Ben bir gezginim. Her adımımda yeni bir dünya, her durakta bir hikâye bulurum sanırdım. Oysa yollar bana hayal ettiğimden fazlasını verdi: Acıyı, öfkeyi, haksızlığı…
Yıkık duvarların ardında aç bir çocuk gördüm. Kırık bir pencerenin gerisinde susmuş bir anne… Bir elin tuttuğu ekmeği, diğer eli silahla parçalayanları gördüm. Kalabalıklar arasında kaybolmuş yüzler, ama hiçbirine ait olmayan gülüşler…
Bir sofranın ucunda tok gözlerle aç gözler yan yana otururken, adaletin sessizliğe gömüldüğüne tanık oldum. Bazen bu dünyanın bize öğrettiği tek şey susmaktı. Ama öğrendim ki susmak, zalimlerin dilidir; konuşmak ise insan olmanın ilk adımıdır.
Yollar sadece ayaklarımı değil, yüreğimi de yoruyor artık. Çünkü her gördüğüm haksızlık, omuzlarıma yeni bir yük ekliyor. Her duyduğum çığlık, kulaklarımda yankılanıp vicdanımı sorguluyor. Bir tarafta saraylar yükselirken, diğer tarafta yıkılmış hayallerin enkazı var. Ve biz, o enkazların altında kalanları görmemek için gözlerimizi kapatıyoruz.
Ama artık gözlerimi kapatamıyorum. Çünkü bu dünyada bir şey değişecekse, önce görmekle başlamalı. Hangi kapıyı çalsam, içeriden sessizlik çıkıyor. Oysa o sessizliği çığlığa, o karanlığı ışığa çevirmek bizim elimizde.
Ben bir gezginim. Sadece yürümekle kalmadım; gördüm, hissettim, yaralandım. Ve şimdi soruyorum: Gördüğüm bu yaralar, bizim yaralarımız değil mi? Elimizi uzatmadan, yüreğimizi açmadan nasıl iyileşebiliriz?

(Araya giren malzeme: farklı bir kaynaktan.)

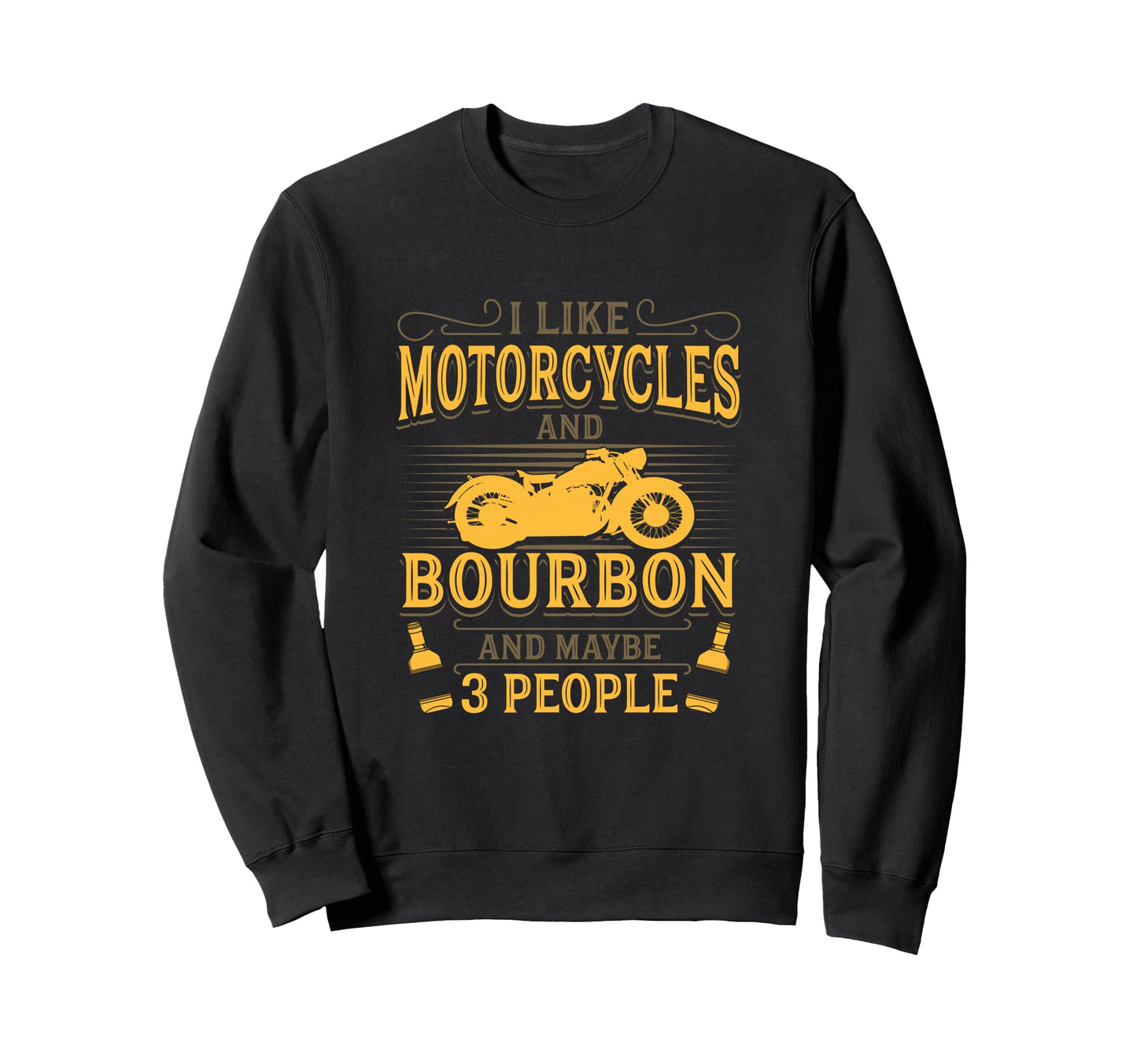 Motorcycle Bourbon Whiskey Sweatshirt - Fun Novelty Design for Adults - T-Shirt, Sweatshirt, Hoodie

Dünyanın sessiz köşelerinde yankılanan bir ses olmak istiyorum. Öyle bir ses ki, sadece duyanların kulaklarına değil, hissedenlerin yüreklerine dokunsun. Çünkü biliyorum ki; bu düzen değişecekse, o değişim yalnızca adımlarla değil, vicdanlarla mümkün olacak.